We bought one for ourselves and another for the wife of a cousin, who definitely has a green thumb. If Alfred is around he will explain to you how to care for these, which he grows exposed to the elements to make them more hardy. Good news! It’s been weeks and ours is still alive.
If there’s one attitude and habit I formed last year that my family is grateful for, it’s this: the more stressed we find ourselves, the healthier we must eat, and when we start to feel sick, the fresher, greener, and leafier the food must be.
When we were at Haight’s Place, one of the two flower farms in Atok that is open to the public, I spied one of their farmers with a load of newly harvested radishes. Abandoning my two daughters to carry on their picture-taking among the beautiful flower beds, I walked to the vegetable fields and the farmer harvested what we call Baguio petchay in front of me. I was invited to gather the carrot “rejects,” meaning imperfectly shaped, in the field next to it. I paid P20 per kilo for seven kilos of cabbage, two kilos of radish and nothing for the deformed, perfectly delicious carrots.
On the way back to Manila we stopped by a roadside stall right before the entrance to the TPLEX. There I bought a sack of newly harvested corn, humongous ube, mangoes, tomatoes, sibuyas Tagalog and ginger, all for the princely sum of P500.
Back home I wasted no time preparing these and Baguio veggies for dinner.
To make this beet and orange salad, cut off the stem end from beets but don’t peel them. Set them on a baking tray, sprinkle with salt and drizzle with olive oil. Roast at 400F for about 30 minutes until tender. This will depend on the size of the beets and their freshness. Peel and slice the beets and combine with sliced Sagada oranges (or use other sweet oranges). For the dressing whisk together 1 tbsp. raspberry (or other vinegar), 3 tbsps. oil, 1 tbsp. honey and salt and pepper. Drizzle over the beets and oranges and sprinkle with crumbled kesong puti (or use goat cheese) and walnuts.

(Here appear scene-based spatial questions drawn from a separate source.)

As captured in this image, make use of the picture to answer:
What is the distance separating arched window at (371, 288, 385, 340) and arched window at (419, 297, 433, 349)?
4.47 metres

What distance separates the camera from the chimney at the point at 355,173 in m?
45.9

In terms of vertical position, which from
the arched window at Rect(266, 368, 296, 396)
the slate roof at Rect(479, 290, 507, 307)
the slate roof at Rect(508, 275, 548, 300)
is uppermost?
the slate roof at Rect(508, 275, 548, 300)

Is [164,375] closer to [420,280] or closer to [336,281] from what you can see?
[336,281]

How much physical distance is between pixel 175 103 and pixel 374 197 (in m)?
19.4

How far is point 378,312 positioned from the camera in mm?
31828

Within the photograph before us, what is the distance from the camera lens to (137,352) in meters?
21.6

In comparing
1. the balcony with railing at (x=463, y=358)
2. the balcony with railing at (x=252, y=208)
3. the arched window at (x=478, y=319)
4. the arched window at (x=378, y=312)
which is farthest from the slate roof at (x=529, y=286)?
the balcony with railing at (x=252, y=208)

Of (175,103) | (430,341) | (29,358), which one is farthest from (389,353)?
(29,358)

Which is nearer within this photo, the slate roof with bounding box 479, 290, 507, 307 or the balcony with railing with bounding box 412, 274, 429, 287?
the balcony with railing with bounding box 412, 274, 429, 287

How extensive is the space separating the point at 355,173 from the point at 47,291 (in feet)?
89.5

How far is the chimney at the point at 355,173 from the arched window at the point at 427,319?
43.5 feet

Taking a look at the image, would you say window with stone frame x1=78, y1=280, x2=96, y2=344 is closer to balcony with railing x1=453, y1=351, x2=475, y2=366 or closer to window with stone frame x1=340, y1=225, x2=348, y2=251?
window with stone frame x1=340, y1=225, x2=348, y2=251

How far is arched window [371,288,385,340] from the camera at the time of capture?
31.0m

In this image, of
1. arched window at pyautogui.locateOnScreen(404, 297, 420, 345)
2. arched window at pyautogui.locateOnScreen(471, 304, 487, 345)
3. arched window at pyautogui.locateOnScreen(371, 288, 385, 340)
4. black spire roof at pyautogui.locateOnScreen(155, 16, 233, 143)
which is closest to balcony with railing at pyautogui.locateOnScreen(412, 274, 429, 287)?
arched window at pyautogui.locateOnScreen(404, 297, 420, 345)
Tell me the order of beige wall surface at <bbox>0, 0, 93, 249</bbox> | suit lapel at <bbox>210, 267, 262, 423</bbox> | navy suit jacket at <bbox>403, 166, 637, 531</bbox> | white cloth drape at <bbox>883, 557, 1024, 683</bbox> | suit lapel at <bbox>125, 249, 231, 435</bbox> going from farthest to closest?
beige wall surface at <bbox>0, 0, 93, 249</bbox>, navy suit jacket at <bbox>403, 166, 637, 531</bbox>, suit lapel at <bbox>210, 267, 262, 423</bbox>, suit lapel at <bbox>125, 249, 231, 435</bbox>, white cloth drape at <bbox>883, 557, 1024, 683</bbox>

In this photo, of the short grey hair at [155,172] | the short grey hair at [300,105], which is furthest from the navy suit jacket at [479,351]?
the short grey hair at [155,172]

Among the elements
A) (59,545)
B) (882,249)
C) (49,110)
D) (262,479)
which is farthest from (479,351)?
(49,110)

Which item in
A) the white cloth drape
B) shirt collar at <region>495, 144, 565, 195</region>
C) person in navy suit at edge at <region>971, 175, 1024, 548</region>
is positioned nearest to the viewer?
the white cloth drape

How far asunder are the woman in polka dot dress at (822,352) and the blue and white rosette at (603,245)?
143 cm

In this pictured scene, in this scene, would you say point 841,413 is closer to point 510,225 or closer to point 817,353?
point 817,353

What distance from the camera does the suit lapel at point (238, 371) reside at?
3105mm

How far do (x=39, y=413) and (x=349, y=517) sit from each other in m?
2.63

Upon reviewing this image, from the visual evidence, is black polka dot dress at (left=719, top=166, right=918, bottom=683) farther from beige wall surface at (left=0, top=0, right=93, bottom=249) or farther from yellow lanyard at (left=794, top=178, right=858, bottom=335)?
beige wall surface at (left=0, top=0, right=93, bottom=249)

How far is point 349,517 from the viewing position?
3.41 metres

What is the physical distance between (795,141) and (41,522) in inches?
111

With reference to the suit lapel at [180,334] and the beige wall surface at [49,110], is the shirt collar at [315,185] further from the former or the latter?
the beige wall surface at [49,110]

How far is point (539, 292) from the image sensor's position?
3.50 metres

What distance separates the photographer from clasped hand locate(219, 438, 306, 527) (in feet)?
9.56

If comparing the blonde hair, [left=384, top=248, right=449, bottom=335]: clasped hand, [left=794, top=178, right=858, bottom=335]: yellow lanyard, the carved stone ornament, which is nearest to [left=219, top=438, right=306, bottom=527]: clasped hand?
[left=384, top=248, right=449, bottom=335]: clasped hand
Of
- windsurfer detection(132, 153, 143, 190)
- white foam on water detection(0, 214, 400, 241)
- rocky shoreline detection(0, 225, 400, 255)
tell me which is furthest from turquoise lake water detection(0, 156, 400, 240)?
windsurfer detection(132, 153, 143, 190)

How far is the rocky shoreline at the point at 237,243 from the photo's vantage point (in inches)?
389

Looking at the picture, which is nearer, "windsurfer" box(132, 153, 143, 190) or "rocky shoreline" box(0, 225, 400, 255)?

Combine freshly cooked corn, onions, tomatoes and basil. Dress with just olive oil, salt and pepper. I also made a salad of julienned Baguio petchay, carrots and radish dressed with sesame oil, Kikkoman and a little brown sugar for balance.
To make a roasted vegetable salad, cut broccoli, cauliflower and carrots into bite-size pieces. Drizzle with olive oil and sprinkle with salt and pepper. Roast at 400F until they caramelize, turning them halfway through the cooking time. Top with crumbled kesong puti.